[TEXT PROVIDED]
A method for ascertaining and monitoring fill level of a medium in a container by means of a field device with a travel time measuring method, wherein, in a learning phase, application- and device referenced test signals and response signals expected from a fill level upper surface are determined and, therefrom, application- and device referenced comparison signals are ascertained, wherein, in an operational phase, test signals are transmitted toward the medium and application- and device referenced, response signals are received, as well as, by means of a comparison algorithm, the comparison signals are compared with the response signals and a value for an agreement probability is ascertained, and wherein, upon exceeding the ascertained value of the agreement probability above a predetermined limit value, the fill level is ascertained and outputted as a measured value and/or, in the case of subceeding, or falling beneath, the predetermined limit value, a new test signal is transmitted for renewed ascertaining of a response signal.

Claims

exact text as granted — not AI-modified
1 - 9 . (canceled) 
     
     
         10 . A method for ascertaining and monitoring fill level of a medium in a container by means of a field device with a travel time measuring method, comprising the steps of:
 determining, in a learning phase, application- and device referenced test signals and response signals expected from a fill level surface;   ascertaining, from the application- and device referenced test signals and the expected response signals from a fill level upper surface in the learning phase, application- and device referenced comparison signals;   receiving, in an operational phase, test signals which are transmitted toward the medium and application- and device referenced, response signals;   comparing, in an operational phase, by means of a comparison algorithm, the application- and device referenced comparison signals the application- and device referenced, response signals and ascertaining a value for an agreement probability; and   ascertaining the fill device, in the operational phase, upon exceeding the ascertained value of the agreement probability above a predetermined limit value, and outputting, as a measured value and/or, in the case of subceeding, or falling beneath, the predetermined limit value, a new test signal which is transmitted for renewed ascertaining of an application- and device referenced response signal.   
     
     
         11 . The method as claimed in  claim 10 , wherein:
 in the learning phase, from the application- and device referenced, comparison signals, by means of a modeling method, corresponding comparison model parameters are derived and stored in the fill-level measuring device as a model parameter set.

[DATASET SECTION]
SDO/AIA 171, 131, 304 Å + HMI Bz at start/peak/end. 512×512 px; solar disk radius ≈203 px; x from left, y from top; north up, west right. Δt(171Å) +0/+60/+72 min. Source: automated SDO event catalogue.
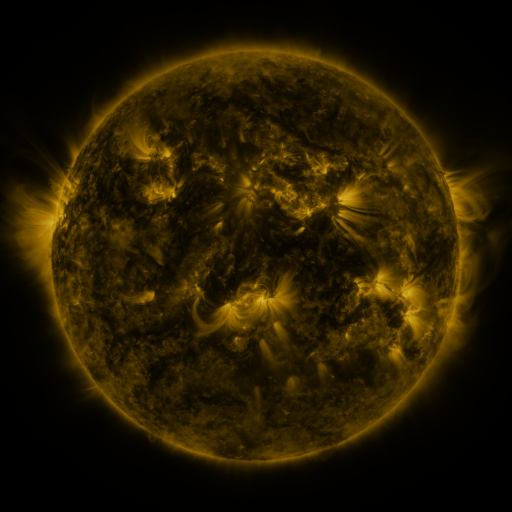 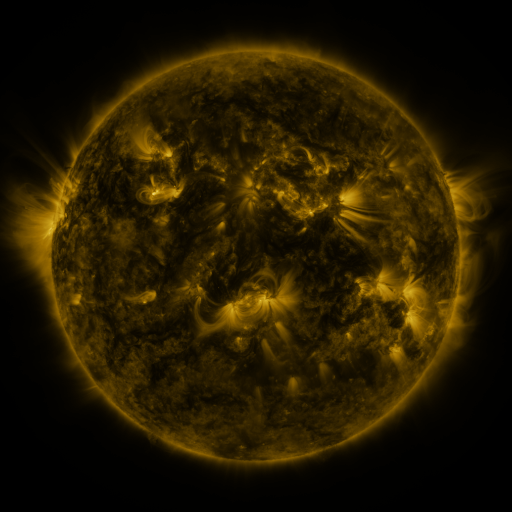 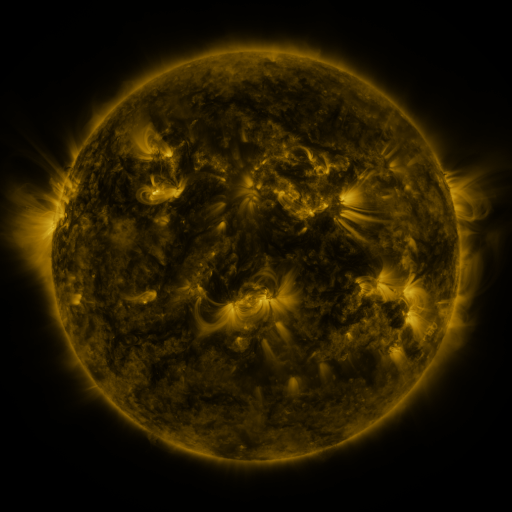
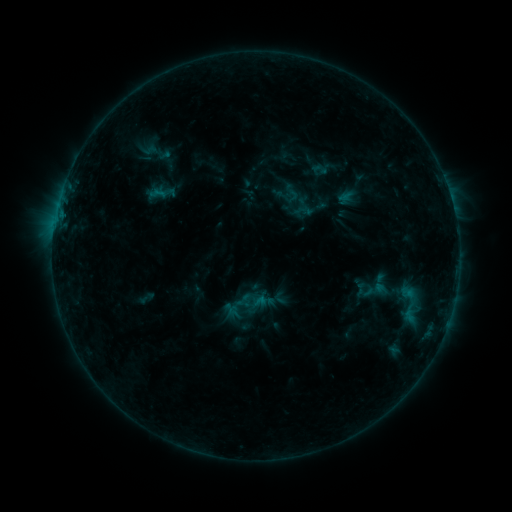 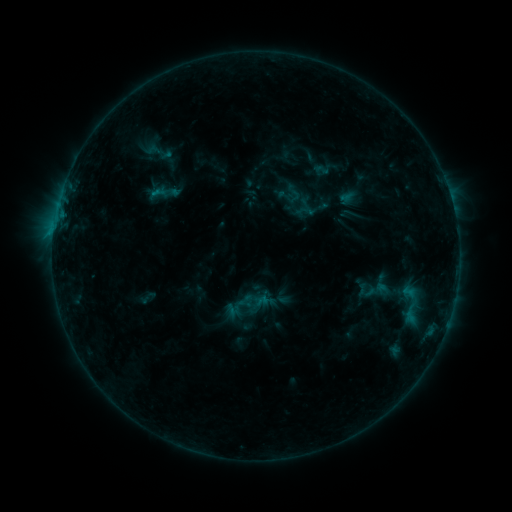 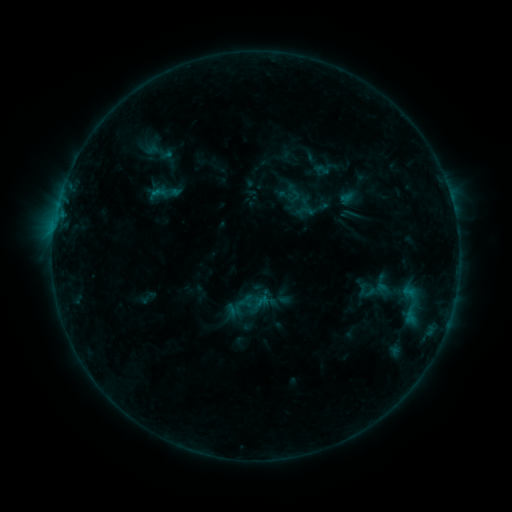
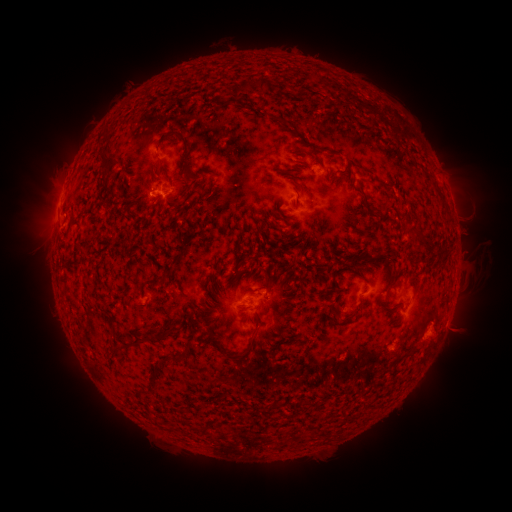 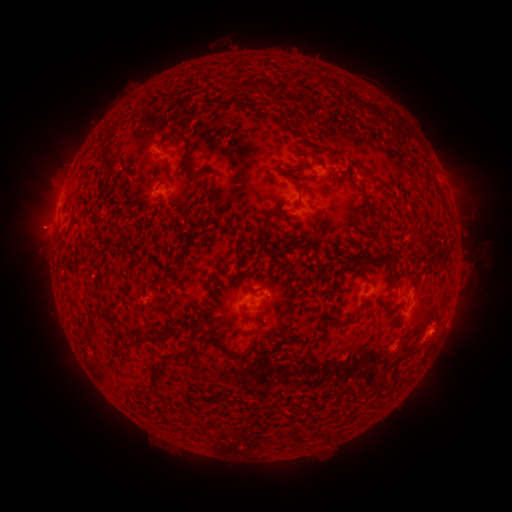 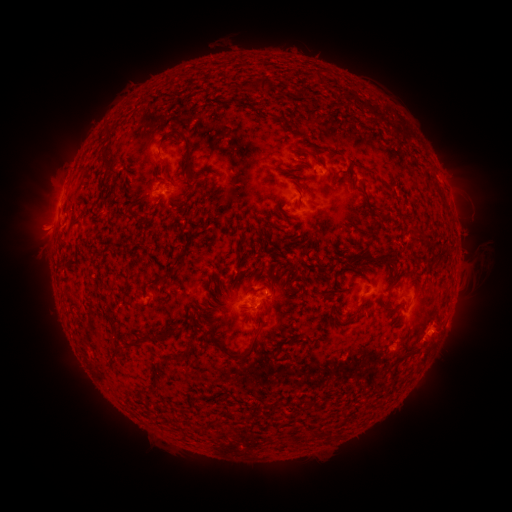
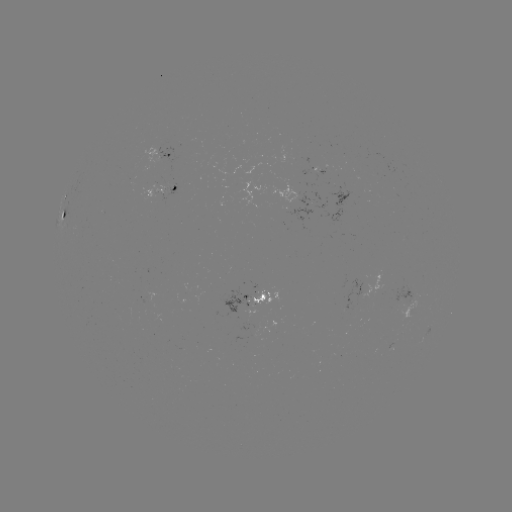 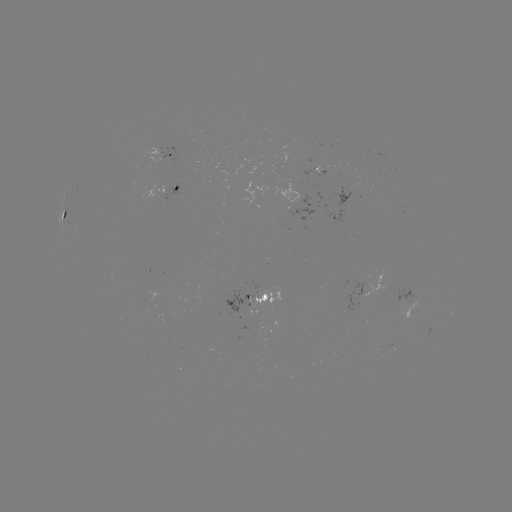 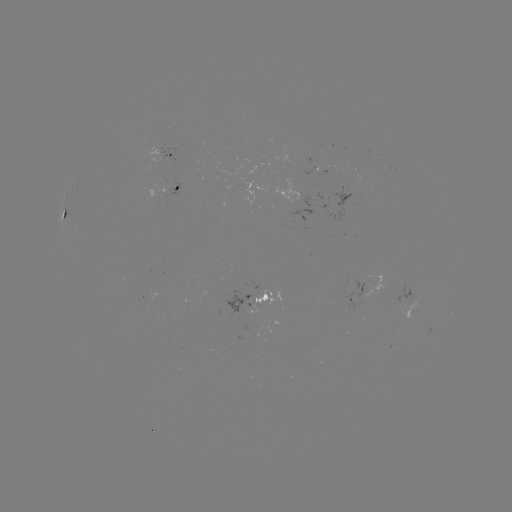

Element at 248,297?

[TO-DO LIST]
A: Answer these questions using the fill level patent text:
(i) In the learning phase, what is determined along with the application- and device referenced test signals?
(ii) Which claims are listed as canceled?
(iii) According to claim 11, where is the model parameter set stored?
B: Extend the fill level patent text, starting right after the last sentence shown.
The data above is separate material and is unrelated to the fill level patent text.

[THE REPLIES]
A:
(i) Response signals expected from a fill level upper surface.
(ii) Claims 1 through 9.
(iii) In the fill-level measuring device.

B:
         12 . The method as claimed in  claim 11 , wherein:
 in the operational phase, from the application- and device referenced, response signals, by means of the modeling methods, corresponding current response model parameters are derived and the agreement probability is ascertained by means of a comparison algorithm, which compares the current response model parameter with the comparison model parameters stored in the model parameter set.   
     
     
         13 . The method as claimed in  claim 11 , wherein:
 the response signals and/or comparison signals are converted by means of sequential sampling into low frequency, response, intermediate frequency signals and/or comparison, intermediate frequency signals; and   these intermediate frequency signals are digitized by means of an analog digital transformation.   
     
     
         14 . The method as claimed in  claim 11 , wherein:
 as a modeling method, parametric analyses are performed in the learning phase, e.g. by means of electromagnetic simulations, or systematized test measurements.   
     
     
         15 . The method as claimed in  claim 10 , wherein:
 as modeling method, parametric analyses (e.g. by means of electromagnetic simulations or systematized test measurements in the learning phase are performed continuously and systematically in the operational phase.   
     
     
         16 . The method as claimed in  claim 10 , wherein:
 for deriving model parameters by means of modeling methods, parametric methods, neural networks, subspace methods and/or adaptive beam forming methods are used.   
     
     
         17 . The method as claimed in  claim 10 , wherein:
 the ascertained comparison signals are cataloged application specifically and/or device specifically in a database and stored associated with the belonging test signals.   
     
     
         18 . The method as claimed in  claim 10 , wherein:
 amplitude- and/or angle modulated baseband signals, ramp shaped, frequency modulated signals, baseband pulses or monofrequent high frequency signals modulated with pulse shape are applied as test signals.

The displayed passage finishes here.